Food, Agriculture and Natural Resources Policy Analysis Network (FANRPAN) Food, Agriculture and Natural Resources Policy Analysis Network (FANRPAN)

Fertilizer subsidies in Africa: are vouchers the answer?
July 2009
Nicholas Minot and Todd Benson
International Food Policy Research Institute (IFPRI)

Acknowledgements: FANRPAN acknowledges the International Food Policy Research Institute as the source of this article:


In the 1970s and 1980s, most African countries sold fertilizer at subsidized prices through state-owned enterprises. In response to the fiscal cost and ineffective implementation of these subsidies, as well as pressure from international financial institutions, almost all of these countries liberalized their fertilizer markets to some degree as part of structural adjustment programs carried out in the late 1980s and early 1990s. Under these reforms, governments eliminated state monopolies on fertilizer distribution and phased out universal subsidies.1

Now several factors have stimulated renewed interest in fertilizer subsidies in Africa. The fertilizer and seed subsidy program of the government of Malawi is credited with contributing to significant increases in that country’s maize harvest. African policymakers came together in 2006 at the African Fertilizer Summit and resolved that member states should grant "targeted subsidies in favor of the fertilizer sector."2 Both the Millennium Villages program, guided by economist Jeffrey Sachs, and the Alliance for a Green Revolution in Africa have in recent years called for governments to boost fertilizer use in Africa, with subsidies if necessary.3 Finally, the global food crisis of 2007–08 highlighted the importance of boosting agricultural production. Increased fertilizer uptake is an important component in raising crop yields on the continent—on average, farmers in Sub-Saharan Africa use about 13 kilograms (kg) of fertilizer nutrients per hectare (ha) of arable land compared with the developing-country average of 94 kg/ha.4

Yet fertilizer subsidies remain controversial. Many development economists and international development agencies point to the high cost and limited effectiveness of fertilizer subsidies in the 1970s and 1980s. They note that past subsidy programs, which often involved state monopolies in fertilizer marketing, undermined the emergence of efficient, widespread, private input distribution networks. Moreover, there are significant opportunity costs to devoting public funds to subsidizing fertilizer rather than investing in market development, agricultural research, transportation infrastructure, or other public goods to achieve a country’s development goals.5

Proponents of subsidies believe, however, that fertilizer subsidies are the only way to jump-start African agriculture and deliver concrete food security and income benefits to the rural poor. Agronomists see such subsidies as a way of reversing the depletion of soil nutrients in Sub-Saharan Africa. Political leaders often view fertilizer subsidies as a simple way to quickly assist rural households. And some development agencies see them as central to achieving a Green Revolution in Africa. These proponents argue that governments can avoid the mistakes of the past by implementing "smart subsidies", which are designed to target the poor and to support, rather than undercut, the development of private input distribution markets. Input vouchers have been proposed as a way to make fertilizer subsidies "smart." Nonetheless, such schemes are not appropriate or cost-effective in all situations. It is important to clarify the conditions under which fertilizer subsidies and vouchers make sense.

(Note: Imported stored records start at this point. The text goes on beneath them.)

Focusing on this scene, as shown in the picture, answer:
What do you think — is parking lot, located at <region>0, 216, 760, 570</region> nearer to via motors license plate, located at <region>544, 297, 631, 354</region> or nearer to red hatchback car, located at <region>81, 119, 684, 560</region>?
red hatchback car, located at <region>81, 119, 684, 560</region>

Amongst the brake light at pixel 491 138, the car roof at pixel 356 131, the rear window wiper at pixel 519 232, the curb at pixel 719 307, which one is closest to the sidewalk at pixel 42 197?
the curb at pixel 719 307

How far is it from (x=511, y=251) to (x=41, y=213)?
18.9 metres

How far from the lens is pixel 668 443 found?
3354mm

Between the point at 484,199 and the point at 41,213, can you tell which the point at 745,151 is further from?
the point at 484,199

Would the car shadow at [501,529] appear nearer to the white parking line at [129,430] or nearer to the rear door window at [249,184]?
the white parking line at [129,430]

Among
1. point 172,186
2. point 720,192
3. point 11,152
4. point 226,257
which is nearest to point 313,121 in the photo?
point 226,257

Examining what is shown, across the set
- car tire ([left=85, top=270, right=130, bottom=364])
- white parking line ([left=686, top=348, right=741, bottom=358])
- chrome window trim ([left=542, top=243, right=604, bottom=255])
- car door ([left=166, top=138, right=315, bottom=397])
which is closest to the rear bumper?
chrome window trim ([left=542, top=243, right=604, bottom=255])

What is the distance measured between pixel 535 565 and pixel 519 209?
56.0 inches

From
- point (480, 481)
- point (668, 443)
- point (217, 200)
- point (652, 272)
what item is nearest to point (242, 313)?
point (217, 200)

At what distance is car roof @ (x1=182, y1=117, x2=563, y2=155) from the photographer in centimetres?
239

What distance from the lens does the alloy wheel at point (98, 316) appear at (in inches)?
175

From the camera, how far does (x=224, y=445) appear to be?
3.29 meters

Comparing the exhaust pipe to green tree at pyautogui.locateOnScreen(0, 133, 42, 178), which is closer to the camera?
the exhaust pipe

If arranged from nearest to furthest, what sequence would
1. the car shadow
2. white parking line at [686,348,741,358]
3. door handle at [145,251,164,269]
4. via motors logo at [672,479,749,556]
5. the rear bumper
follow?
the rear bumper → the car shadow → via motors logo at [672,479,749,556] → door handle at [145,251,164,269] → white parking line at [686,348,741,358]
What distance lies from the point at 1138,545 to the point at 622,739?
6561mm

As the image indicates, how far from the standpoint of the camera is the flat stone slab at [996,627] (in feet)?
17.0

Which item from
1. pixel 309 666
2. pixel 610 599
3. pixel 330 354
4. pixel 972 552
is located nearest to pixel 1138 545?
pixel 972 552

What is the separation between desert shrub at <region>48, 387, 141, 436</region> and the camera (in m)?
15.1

  1. Kherallah, M., C. Delgado, E. Gabre-Madhin, N. Minot, and M. Johnson. 2002. Reforming agricultural markets in Africa: Achievements and challenges. Baltimore, Md.: Johns Hopkins University Press.
  2. African Union. 2006. Abuja declaration on fertilizer for the African Green Revolution. Declaration of the African Union Special Summit of the Heads of State and Government, June 13, Abuja, Nigeria. Accessed July 15, 2009.
  3. Denning, G., P. Kabambe, P. Sanchez, A. Malik, R. Flor, R. Harawa, P. Nkhoma, C. Zamba, C. Banda, C. Magombo, M. Keating, J. Wangila, and J. Sachs. 2009. Input subsidies to improve smallholder maize productivity in Malawi: Toward an African Green Revolution. PLoS Biology 7 (1): e1000023. DOI:10.1371/journal.pbio.1000023. Accessed July 15, 2009; Sachs, J. 2007. How I’d fix the World Bank. Fortune, July 2. Accessed July 15, 2009.
  4. FAO (Food and Agriculture Organization of the United Nations). 2009. FAOStat. Accessed July 15, 2009.
  5. Morris, M., V. Kelly, R. Kopicki, and D. Byerlee. 2007. Fertilizer use in African agriculture: Lessons learned and good practice guidelines. Washington, D.C.: World Bank.